I wish we all would work like there’s no tomorrow, at least until we reach certain status where we can be confident that we have reached product market fit… However my co-founders have their families and they have to go home when work hours end … I am very dissatisfied because I feel like we can do much more if we tried harder.
If you get into that discussion, you’ll see that the startup community there is divided. There is no consensus.
Just yesterday blogging guru Chris Brogan posted an eloquent argument for balance in his Pay Yourself First:
But when you wonder how I’m getting as successful as I am, oddly, it’s because I’m doing the opposite of what you’d suspect. I’m working fewer hours now than I used to work last year. The trick of it all is that I’m working the right hours, and I’m managing my time and demands on my time much better.
This question keeps coming up.
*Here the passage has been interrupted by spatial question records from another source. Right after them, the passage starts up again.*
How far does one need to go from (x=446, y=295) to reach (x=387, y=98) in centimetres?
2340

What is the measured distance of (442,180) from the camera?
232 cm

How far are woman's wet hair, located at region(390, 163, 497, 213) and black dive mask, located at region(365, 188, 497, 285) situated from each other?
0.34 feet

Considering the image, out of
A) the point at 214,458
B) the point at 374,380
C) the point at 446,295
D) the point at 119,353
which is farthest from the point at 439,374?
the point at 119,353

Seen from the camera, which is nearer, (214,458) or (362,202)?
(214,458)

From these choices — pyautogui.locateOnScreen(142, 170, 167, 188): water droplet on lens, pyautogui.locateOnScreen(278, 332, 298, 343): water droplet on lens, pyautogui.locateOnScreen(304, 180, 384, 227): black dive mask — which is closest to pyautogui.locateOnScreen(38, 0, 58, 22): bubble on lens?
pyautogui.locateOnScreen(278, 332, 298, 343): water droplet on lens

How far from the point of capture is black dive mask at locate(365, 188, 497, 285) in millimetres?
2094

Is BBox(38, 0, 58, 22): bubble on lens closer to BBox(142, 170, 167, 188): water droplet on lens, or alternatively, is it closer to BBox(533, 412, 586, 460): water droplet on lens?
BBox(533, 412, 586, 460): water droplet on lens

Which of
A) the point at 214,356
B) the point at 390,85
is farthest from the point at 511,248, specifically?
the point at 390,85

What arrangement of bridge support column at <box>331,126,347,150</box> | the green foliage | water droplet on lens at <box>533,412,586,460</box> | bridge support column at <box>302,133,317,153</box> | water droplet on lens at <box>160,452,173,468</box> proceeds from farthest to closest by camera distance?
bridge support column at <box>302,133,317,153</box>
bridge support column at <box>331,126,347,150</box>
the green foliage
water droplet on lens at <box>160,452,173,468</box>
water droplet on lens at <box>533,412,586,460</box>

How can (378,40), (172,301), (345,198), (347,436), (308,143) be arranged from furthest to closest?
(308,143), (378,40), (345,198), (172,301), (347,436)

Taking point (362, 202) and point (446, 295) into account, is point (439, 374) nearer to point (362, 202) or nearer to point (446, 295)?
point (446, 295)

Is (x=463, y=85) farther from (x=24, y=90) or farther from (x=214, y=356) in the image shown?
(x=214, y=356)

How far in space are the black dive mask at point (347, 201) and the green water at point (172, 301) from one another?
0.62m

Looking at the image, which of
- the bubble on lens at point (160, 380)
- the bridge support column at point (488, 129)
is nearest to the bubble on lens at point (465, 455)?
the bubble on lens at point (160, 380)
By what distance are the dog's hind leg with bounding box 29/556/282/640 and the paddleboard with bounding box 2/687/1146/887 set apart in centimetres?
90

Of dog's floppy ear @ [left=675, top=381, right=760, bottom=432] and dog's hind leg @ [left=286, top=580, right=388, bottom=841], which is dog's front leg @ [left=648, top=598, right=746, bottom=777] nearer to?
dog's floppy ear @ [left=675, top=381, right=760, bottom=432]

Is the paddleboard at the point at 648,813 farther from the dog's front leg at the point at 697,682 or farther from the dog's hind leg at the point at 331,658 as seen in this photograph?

I jumped on a similar discussion a couple of years ago, when I posted Is Startup Life Life, which followed a public debate about work/life balance triggered by this zinger from Jason Calcanis in his How to Save Money Running a Startup:
Fire people who are not workaholics. Come on folks, this is startup life, it’s not a game. Don’t work at a startup if you’re not into it. Go work at the post office or Starbucks if you want balance in your life.
Me? I’m not sure. I hope for that happy medium, the gray area that isn’t either black or white; a startup that people believe in enough to work like mad, but one that gives them meaningful work to do, and one that hopes they manage to preserve a life as well. As if that were possible.